Le 3 juillet près de 2 000 personnes se sont rassemblées à Paris à l’initiative de « Agir ensemble » pour défendre la République. Trois grands thèmes ont structuré cette soirée : la haine des juifs et d’Israël, le soutien aux victimes mortes ou otages du 7 octobre et enfin le combat de l’Occident contre l’islamisme.
Emotion, sobriété, colère, réflexion, inquiétude, détermination, lyrisme, tous ces ingrédients étaient au coeur de la soirée « Agir ensemble pour dire non » organisée le 3 juillet à la Mutualité à Paris. Devant une salle comble, 25 intervenants - juifs, musulmans, chrétiens ou athées, Français ou pas, hommes et femmes, universitaires, journalistes, écrivains, diplomate, avocats … - furent tous aussi concis qu’engagés. La soirée, bien rythmée entre panels de discussions, vidéos courtes et tribunes individuelles, a passé vite.
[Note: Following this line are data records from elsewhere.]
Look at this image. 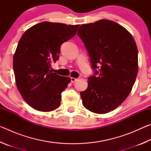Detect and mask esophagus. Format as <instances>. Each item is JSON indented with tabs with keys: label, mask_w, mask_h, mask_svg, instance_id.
Returning a JSON list of instances; mask_svg holds the SVG:
<instances>
[{
	"label": "esophagus",
	"mask_w": 151,
	"mask_h": 151,
	"mask_svg": "<svg viewBox=\"0 0 151 151\" xmlns=\"http://www.w3.org/2000/svg\"><path fill=\"white\" fill-rule=\"evenodd\" d=\"M76 81H77V78H74V77H71V82H72V83H75V82Z\"/></svg>",
	"instance_id": "34e87169"
}]
</instances>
Pourtant, elle a duré plus de trois heures ! Un temps dédié à dire « non à l’effacement des crimes abominables du 7 octobre, non à la haine des juifs et d’Israël, non aux extrêmes qui flétrissent notre république, non aux islamistes qui veulent détruire nos sociétés » selon les termes d’Arié Bensemhoun, directeur d’Elnet France. Dans un même souffle, ce dernier a aussi souligné qu’il s’agissait de dire « oui à la résistance, oui au combat pour la vérité, oui à l’avenir de cette république qui est notre maison commune et qui mérite que nous nous battions pour elle. » (1)
« Il n’y a pas de petits actes antisémites »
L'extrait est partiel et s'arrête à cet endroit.